'We Are All Wisconsin'

You have probably seen the joke that has been circulating recently: A union worker, a member of the tea party, and a CEO are sitting at a table, on which is a plate with a dozen cookies. The CEO takes 11 cookies, then tells the tea partier, "Look out for that union guy; he wants a piece of your cookie."

This February, when Democratic state senators in Wisconsin sought to negotiate with Gov. Scott Walker over his plan to end the right of public workers to collectively bargain, Walker said he wouldn't talk to anyone. No one, that is, until he received a call from a man who identified himself as billionaire tea party underwriter David Koch -- but who was actually Ian Murphy, editor of an alternative news and opinion website. Walker admitted to his faux benefactor "Koch" his disdain for the workers and their supporters: "This is Madison, full of ’60s liberals; let 'em protest. It's not going to affect us."

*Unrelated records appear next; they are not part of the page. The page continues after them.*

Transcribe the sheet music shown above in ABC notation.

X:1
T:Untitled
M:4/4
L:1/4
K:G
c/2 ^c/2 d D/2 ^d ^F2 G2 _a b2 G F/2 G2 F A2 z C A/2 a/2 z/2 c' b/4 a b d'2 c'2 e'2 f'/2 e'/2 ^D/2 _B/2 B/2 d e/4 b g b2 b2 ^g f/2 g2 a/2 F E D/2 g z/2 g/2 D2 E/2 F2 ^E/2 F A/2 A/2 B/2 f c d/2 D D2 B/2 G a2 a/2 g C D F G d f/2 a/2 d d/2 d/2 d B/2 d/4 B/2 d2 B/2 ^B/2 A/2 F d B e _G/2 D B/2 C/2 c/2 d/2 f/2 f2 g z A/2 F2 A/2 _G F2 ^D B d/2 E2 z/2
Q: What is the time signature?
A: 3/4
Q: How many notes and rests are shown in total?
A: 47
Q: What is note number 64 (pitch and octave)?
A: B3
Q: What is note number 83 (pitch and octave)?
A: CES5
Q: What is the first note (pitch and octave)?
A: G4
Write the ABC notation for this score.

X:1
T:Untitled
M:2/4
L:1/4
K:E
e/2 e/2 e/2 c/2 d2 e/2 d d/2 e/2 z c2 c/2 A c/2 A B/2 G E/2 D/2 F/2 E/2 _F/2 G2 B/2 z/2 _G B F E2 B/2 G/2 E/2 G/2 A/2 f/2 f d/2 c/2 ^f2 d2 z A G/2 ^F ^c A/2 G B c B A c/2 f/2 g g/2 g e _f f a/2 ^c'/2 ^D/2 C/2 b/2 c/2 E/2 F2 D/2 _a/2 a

In 2011, America is experiencing a class war in the original sense of that phrase: an economy where the economic burden is placed squarely on the backs of working-class and middle-income Americans. For the past decade, the richest fifth of the country has taken a bigger share of income than any time in the post-WWII era. This is the centralization of wealth that the prophet warns us of in Isaiah 5:7-8.

Such a trend can’t be maintained if unions are able to contest the invincibility of the wealthiest and most powerful members of society. So Ohio, Indiana, Minnesota, and other states have seen legislative efforts to decrease wages, roll back safety regulations, and eliminate collective bargaining. Gov. John Kasich of Ohio signed Senate Bill 5, a measure severely restricting the bargaining rights of 360,000 teachers, firefighters, nurses, and other public sector employees.

In Wisconsin, Gov. Walker preceded his attacks on public employees with a large tax cut for corporations; his budget problems are, in part, a crisis of his own creation.